While this might sound obvious today, at the time this was a very foreign concept to the BBC's broadcast journalism culture. There was a long list of obstacles in trying to push the BBC in this direction, not the least of which was editorial and legal.
Editorial wasn't used to the model in which content would be created and then delivered in different contexts. This gets to the heart of the BBC editorial culture and required considerable persuasion to show why this was a very good thing for both the BBC and for the audience.
Legal wasn't used to distribution via IP‐enabled devices. Imagine the stack of content‐licensing agreements that would need to be updated or renegotiated.
The results of Alex's experiments and early successes, however, gave her the confidence to propose to BBC leadership a new product vision and strategy which she called “BBC Out of Home.”
It's important to note that she did this as an individual contributor product manager.

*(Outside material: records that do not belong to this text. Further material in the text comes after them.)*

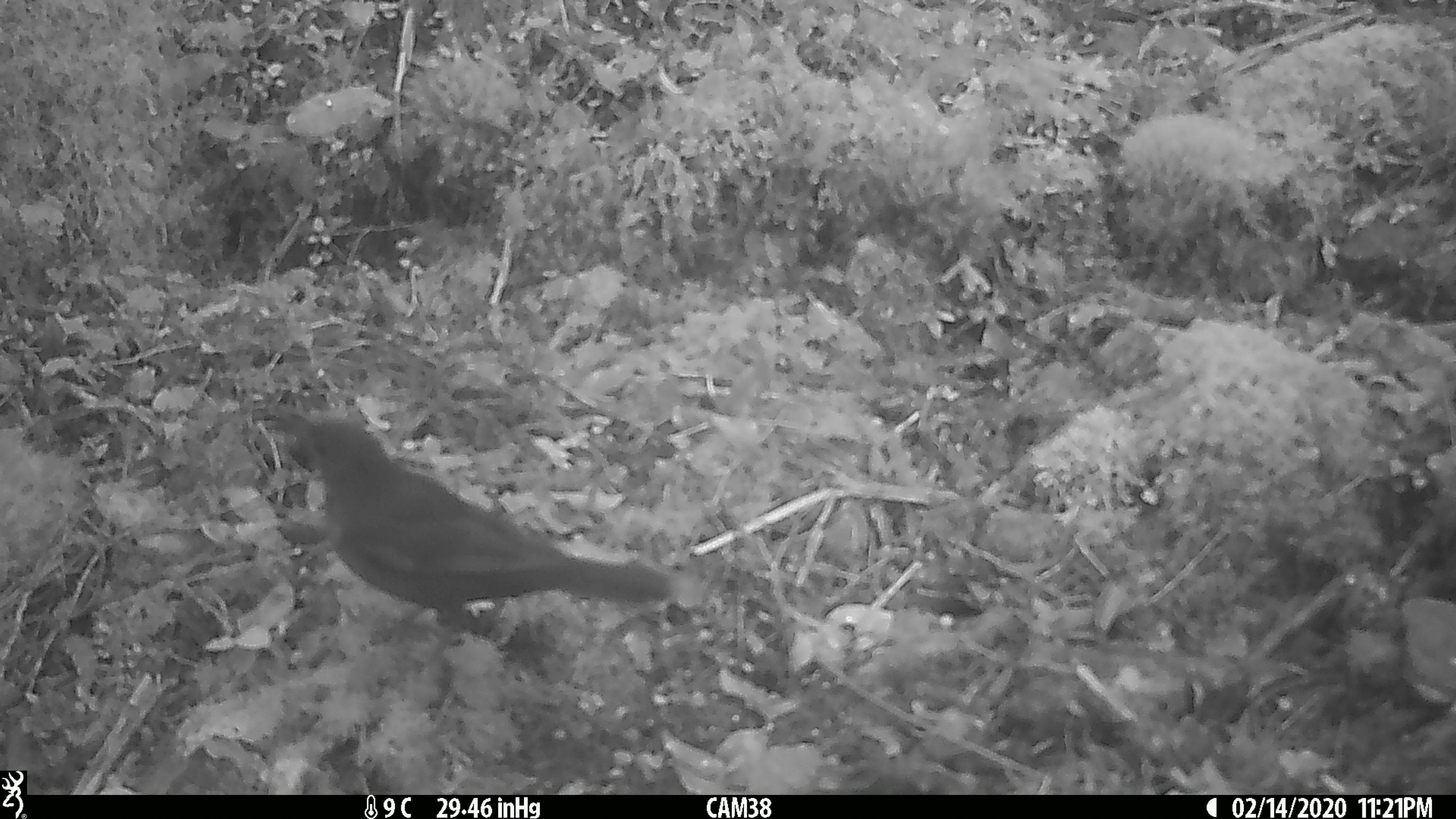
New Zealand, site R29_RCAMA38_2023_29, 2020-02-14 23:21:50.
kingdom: Animalia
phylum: Chordata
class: Aves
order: Passeriformes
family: Turdidae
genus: Turdus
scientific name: Turdus merula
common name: eurasian blackbird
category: blackbird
Blackbird (eurasian blackbird) (Turdus merula).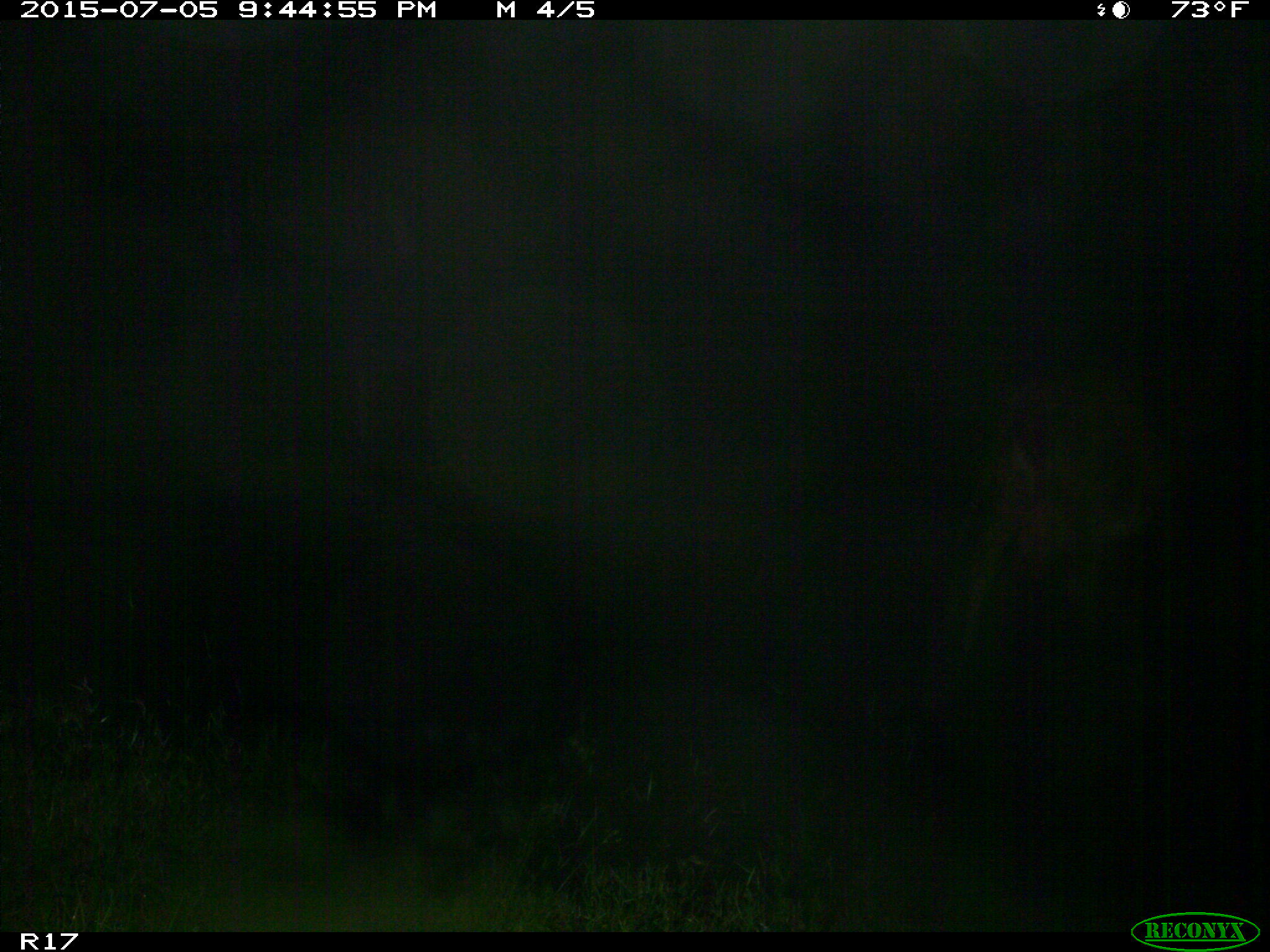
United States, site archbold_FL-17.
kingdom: Animalia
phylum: Chordata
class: Mammalia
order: Artiodactyla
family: Bovidae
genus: Bos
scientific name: Bos taurus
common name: domestic cow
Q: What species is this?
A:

This work ended up fueling a dramatic shift at the BBC—from broadcast content to content distribution—and this work dramatically affected reach and soon became the basis for BBC's mobile efforts. Today, more than 50 million people around the world depend on BBC's mobile offerings every week.
With large enterprise companies, it's never easy to drive substantial change, but this is exactly what strong product managers figure out how to do.
This is not just a story about applying technology to solve problems; it's also a story about the power of force of will. With large enterprise companies, it's never easy to drive substantial change, but this is exactly what strong product managers figure out how to do.
Alex went on from the BBC to have a terrific career at several tech and media companies and now is a product leader in New York.
PART IV
The Right Process
We've explored product teams in Part Two, and we described how to decide what each team needs to focus on in Part Three. In Part Four, I explain how product teams do their job. We'll work through the techniques, activities, and best practices used to repeatedly discover and deliver successful products.
Even though this part is titled “The Right Process,” I hope you'll soon realize that the right process is not any single process. Rather, it's more accurately described as a combination of techniques, mindset, and culture.
I mostly emphasize discovery techniques, as our focus is on product managers, and that is their primary responsibility.
The bulk of the p
roduct manager's time needs to be focused on working with her product team, with her key stakeholders, and with her customers to discover solutions that her customers love and that work for the business.
Keep in mind, however, that the product manager and product designer do need to ensure that they're available to answer questions from the engineers that arise during delivery activities. Normally, answering these delivery questions is on the order of half an hour to an hour of time per day.
Product Discovery
Overview
Most of us are working on solving some pretty hard problems, and it usually ends up taking some fairly complex systems to power these solutions. For most teams, there are two very significant challenges to tackle.
First, discovering in detail what the customer solution needs to be. That includes everything from making sure there are enough customers that even need this solution (the demand) and then coming up with a solution that works for our customers and for our business.
Even harder, we need to make sure we come up with a single solution that works for many customers, and not a series of specials. To do this, we need to be able to test out many ideas, and we need to do this quickly and inexpensively.